Yes, it's actually made phone theft even worse as a victim. instead of running with the device muggers are demanding pin's and passcodes at gun/knife point
Got a source on this? Quick google search for "Chicago death iPhone mugging" did not turn up anything about robbers specifically asking for PIN codes, or killing someone for not providing it.
Dakota Earley age 23 was viciously attacked and shot 3 times and barely survived. all caught on video and you can hear the thieves demanding the passcode.

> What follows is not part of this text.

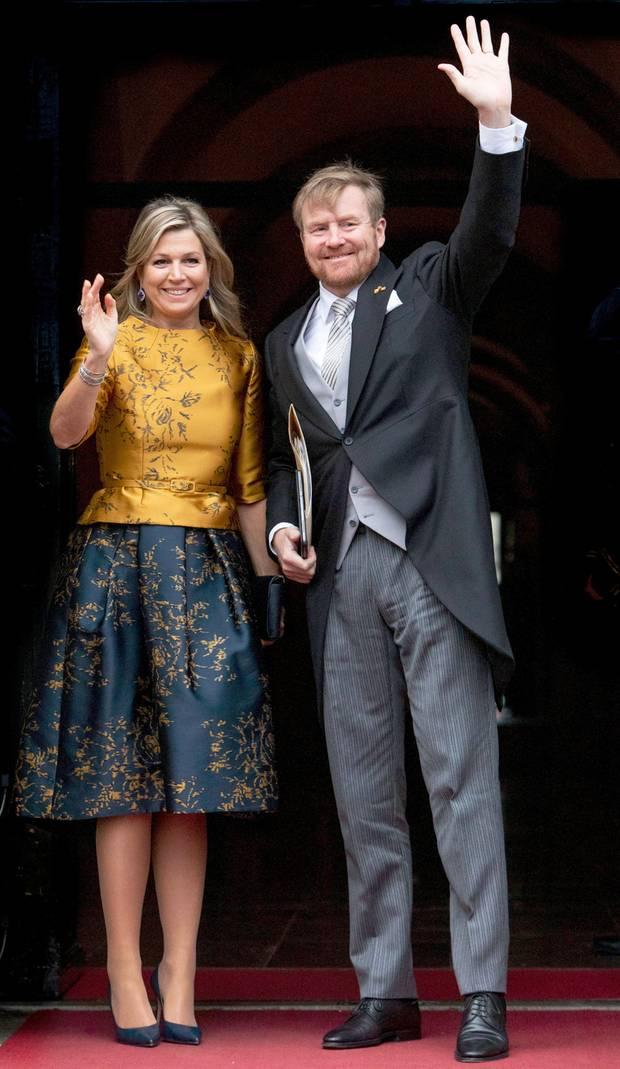 Königin Máxima und König Alexander winken den Fotografen zu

and before you dismiss it given the time of day or one off, armed robberies for cell phones are way up in chicago and they are occurring in broad daylight . the crime that keeps getting covered and that I know someone who this happened to is, 1 -2 people walking on the street, a car pulls up with 4 people . they all get out and have guns and force you to give up your phone and passcode. Armed Robberies are way up 44% 7978 cases and they are all for iPhones and passcodes . people are getting pistol whipped when they don't cooperate and increasingly even when they do.
You're probably right. I rebalance my account 4 times/year. I'm thinking it may be best to have one "secure PC" that I do my balancing on, and even remove the passwords from my password manager.
for paypal, i only ever use a login through the website on the rare occasions i have to use it. for other apps like cashapp/venmo, do they even have a non-app method of using them?
My comment is in response to your “yes this replacement is desired.” button in a world where parts can be harvested from a phone and used in a different one. My understanding of what you mean is if phone A were stolen and parts removed from it and installed in phone B then phone B would get the “yes this replacement is desired.” button instead of whatever is in place now. My feeling is this button would be no different from just not having a button at all. The user of phone B will almost never care what that prompt says and will just click through, they're certainly not going to consider the parts were stolen from phone A.
Change "replacement" to "removal" and it should work as intended. I haven't authorized my stolen phone's parts to be removed so they can't be installed in any other phone.
But if the phone doesn't turn on you can't authorize the removal. And if it turns on but a factory reset is enough to let you authorize the removal, you're back to square 1. Either way it's not feasible.
the phone is likely linked to an apple account. seems reasonable that if the components are approved for a specific phone and that phone is linked to an icloud account, that account could permit a swap?
That assumes that you managed to ask the previous owner to log into iCloud on another phone and "free" the previous one for repairs. I guess you could do that if he's buying a new iPhone from you, but still... it is similar to the Macs that are stuck on the previous owner's enterprise account.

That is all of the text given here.